THE EXERCISE. Write the next part of the article on remuneration strikes at ASX-listed companies, beginning right after its last sentence.

SOURCE TEXT.

· · ·

With AGM season upon us, remuneration committees should be wary of risky decisions.
Directors on executive remuneration committees (RemCos) have had much to consider ahead of the 2025 AGM season and in the face of rising shareholder activism.
Korn Ferry senior client partner Emma Grogan says the number of strikes against ASX-listed companies hit highs of 41 in 2023 and 40 in 2024, compared to 22 in 2022. “Several companies have received a second strike and we’ve seen examples of a fourth and even a seventh consecutive strike in a row.”
Grogan says there have also been significant “no” votes over the past two years. The themes leading to these include perceptions that remuneration structures were inappropriate or flawed, or that executives were being treated more favourably relative to the performance of their company or shareholders’ experience.
While there were fewer remuneration strikes at Australian AGMs in the first half of 2025 compared to the same period in 2024, proxy adviser Glass Lewis says shareholder scrutiny and the willingness to vote against companies remains high.
Of the five remuneration strikes recorded during the period, three were at companies where a founder still sets the tone. According to Glass Lewis, this may reflect growing scrutiny of founder-led boards following recent controversies at Mineral Resources and WiseTech Global. Also possible is that founder-led boards tend to be more resistant to shareholder pressure and are typically slower to make big changes in response to feedback.

· · ·

LISTED RECORDS.
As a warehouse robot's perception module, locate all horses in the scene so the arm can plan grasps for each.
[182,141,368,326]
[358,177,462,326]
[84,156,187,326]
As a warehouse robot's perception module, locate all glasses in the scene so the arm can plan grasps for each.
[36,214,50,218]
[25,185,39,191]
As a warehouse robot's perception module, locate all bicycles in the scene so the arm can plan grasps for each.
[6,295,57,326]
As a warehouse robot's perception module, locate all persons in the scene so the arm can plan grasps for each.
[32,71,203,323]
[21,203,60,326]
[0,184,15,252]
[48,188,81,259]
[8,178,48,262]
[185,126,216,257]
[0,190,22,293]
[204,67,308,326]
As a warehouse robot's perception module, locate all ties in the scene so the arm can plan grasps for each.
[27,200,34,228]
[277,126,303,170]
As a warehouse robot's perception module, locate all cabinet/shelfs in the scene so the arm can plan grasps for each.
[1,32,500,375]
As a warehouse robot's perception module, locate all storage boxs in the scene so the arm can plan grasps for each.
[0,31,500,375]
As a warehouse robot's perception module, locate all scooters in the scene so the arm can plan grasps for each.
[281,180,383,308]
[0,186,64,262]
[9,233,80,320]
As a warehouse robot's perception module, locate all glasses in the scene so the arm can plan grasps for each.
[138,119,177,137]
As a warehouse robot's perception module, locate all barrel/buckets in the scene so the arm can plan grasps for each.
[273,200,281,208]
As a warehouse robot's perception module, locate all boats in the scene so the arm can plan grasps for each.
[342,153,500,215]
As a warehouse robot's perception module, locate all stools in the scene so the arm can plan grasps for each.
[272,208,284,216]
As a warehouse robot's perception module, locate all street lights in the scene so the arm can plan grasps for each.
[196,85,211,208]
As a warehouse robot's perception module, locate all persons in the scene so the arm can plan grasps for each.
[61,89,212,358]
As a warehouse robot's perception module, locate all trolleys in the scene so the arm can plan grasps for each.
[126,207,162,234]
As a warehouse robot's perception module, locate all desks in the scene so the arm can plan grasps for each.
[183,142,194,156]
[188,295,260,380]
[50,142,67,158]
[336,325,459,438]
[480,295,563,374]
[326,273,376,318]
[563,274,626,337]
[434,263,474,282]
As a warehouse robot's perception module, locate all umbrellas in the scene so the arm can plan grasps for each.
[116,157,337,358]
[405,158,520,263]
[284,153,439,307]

· · ·

ANSWER BELOW.
Grogan suspects companies are likely to be more conservative this AGM season, given the number of strikes experienced previously. “It would probably take a fair bit of courage by board members to make some risky or bold decisions.”
But she adds there’s a chance some directors may believe it’s worthwhile taking risks if they believe the outcome will help retain or attract the right executives because, in the end, that’s also the right outcome for shareholders.
ESG is big down under
Grogan says heightened agitation from stakeholders in recent years has led to more integration of environmental, social and governance (ESG) weightings into remuneration considerations.
“The vast majority of ASX 50 companies have incorporated ESG metrics into their frameworks, more commonly within short-term incentives (STIs),” she says.
“There are some differences across industries. You are more likely to see an environmental measure — for example, a carbon emissions or water energy efficiency target — in the mining or energy industry. And you’re much more likely to see a governance measures in the financial services industry. Social measures are the most common type of measure because we’ve had them for the longest — for example, safety measures or customer advocacy.”
Grogan says the scrutiny of ESG measures is focused on whether or not they are strategically aligned and whether they should be incentivised over and above fixed pay. Stakeholders are also looking at the rigour behind integrating them.
However, she says high-profile organisations in the UK, such as HSBC and BP, are reducing their ESG weightings. And, in the US, she says there’s been an unsurprising move away from diversity metrics.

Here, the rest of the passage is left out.